Required action
Answer these questions from the Green Lanterns Rebirth review:
1. Which of the two new Lanterns is the more experienced?
2. How does Hal Jordan describe the shared power battery?
3. Who is named as the writer of the new series?
++++ Document passage
It's tough being the new kid. No one knows that better than Jessica Cruz, who became a Green a week ago, basically. Green Lanterns Rebirth is the prelude to a new series, Green Lanterns, which seeks to pair her up with another new Lantern, Simon Baz, and within seconds of meeting each other in this issue, they start to butt heads. What I think is nice is that neither of them seems to be on any real higher ground than the other. Simon Baz is the more experienced of the two, but only barely, and that fact goes to his head. Jessica Cruz has a good heart, but is still trying to figure out how to use her powers correctly, let alone how to be a proper Green Lantern. The conceit of the new series is that the two have a shared Lantern power battery, meaning that they have to be in the same place in order to use their powers, which means they either have to get along or die trying, literally. Hal Jordan, who appears briefly, describes this as more of a training exercise than anything else, which makes sense. Part of my kinda rolled my eyes when he combined their batteries because I thought they were just contriving a reason to have them together all the time, but it's a concept that makes sense. They both have their issues and they need to be able to work them out or they can't very well be Lanterns. We get a good amount of stuff with each of them separately, but we don't get to spend a lot of time with them together, which is interesting because that's supposed to be the main idea of the book. What we got of them together is interesting enough, but didn't get enough space to properly breathe. Hopefully, this is just a side-effect of the fact that this Rebirth issue has so much to explain and less a flaw on the writing side, especially since writer Sam Humphries won't have Geoff Johns, a veritable Green Lantern scholar and visionary, on board to help him once the real book starts. It's got potential, but only if Humphries keeps his eye on the ball. Luckily, the tease of the villains at the end does ensure that the upcoming story will be exciting, if nothing else.
++++++++
++++ Supplied information
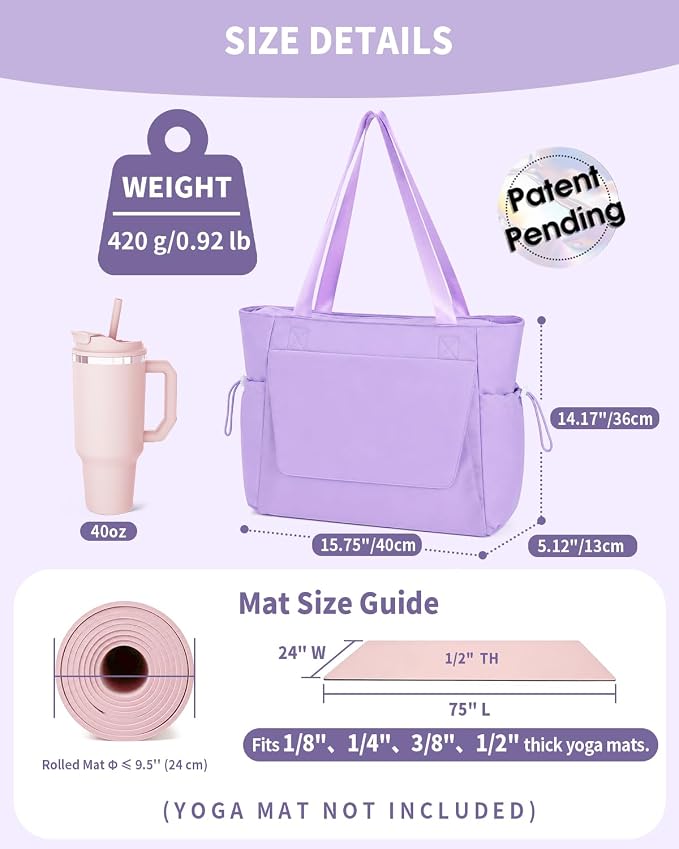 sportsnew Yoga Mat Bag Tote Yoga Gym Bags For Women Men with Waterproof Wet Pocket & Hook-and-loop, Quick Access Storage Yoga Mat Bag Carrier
++++++++
Expected output
1. Simon Baz
2. As more of a training exercise than anything else
3. Sam Humphries